Trajectory optimization for solar sail in cislunar navigation constellation with minimal lightness number

In view of the limitations of the existing libration-point satellite navigation systems in cislunar space, this paper replaces satellites with solar sails to construct a cislunar navigation constellation and is devoted to the trajectory optimization of solar sails to minimize the lightness number control. The Artificial Lagrangian Points (ALPs) yielded by solar sail in the Sun-Earth+Moon system benefit from the advantages of numberless equilibria and out-of-plane displacement, when compared with the classical Lagrangian points. Limited to the manufacturing of sail film in practice, the candidate constellation architecture in the shape of a cube is constructed based on the optimization of the average lightness number required at ALPs. Considering the lunar gravity, the Hamiltonian-structure-preserving (HSP) controller achieved by changing the sail's attitude and lightness number is developed to stabilize the sails' trajectories near the ALPs.
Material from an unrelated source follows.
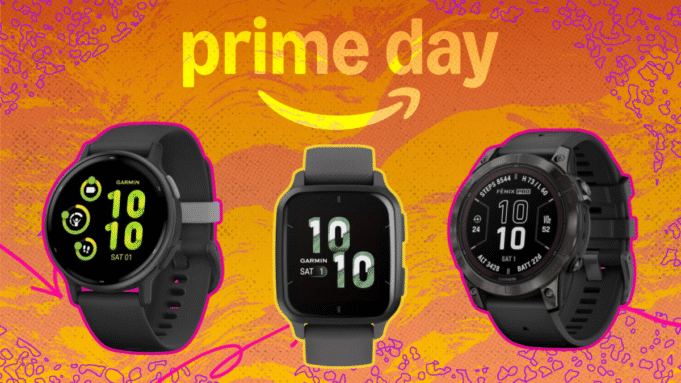 最佳Garmin Prime Day優惠:在Vívoactive5上節省超過100美元 最佳Garmin Prime Day優惠:在Vívoactive5上節省超過100美元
Moreover, an optimal quasi-periodic trajectory with minimum lightness number control is searched for through differential evolution algorithm evolving the controller gains and initial states of orbits. There are three important contributions of the trajectory optimization for a sail in the cislunar navigation constellation: firstly, the large amounts of ALPs break the restrictions on the number and plane of the five classical Lagrangian equilibrium solutions to enlarge the selection of constellations; secondly, the station keeping tool HSP controller powerfully ensures the boundedness of the ALP's trajectory; thirdly, using the optimization algorithm to generate ALP orbits effectively avoids the time consumption of differential correction, which is more convenient and general for the natural trajectory design of ALPs.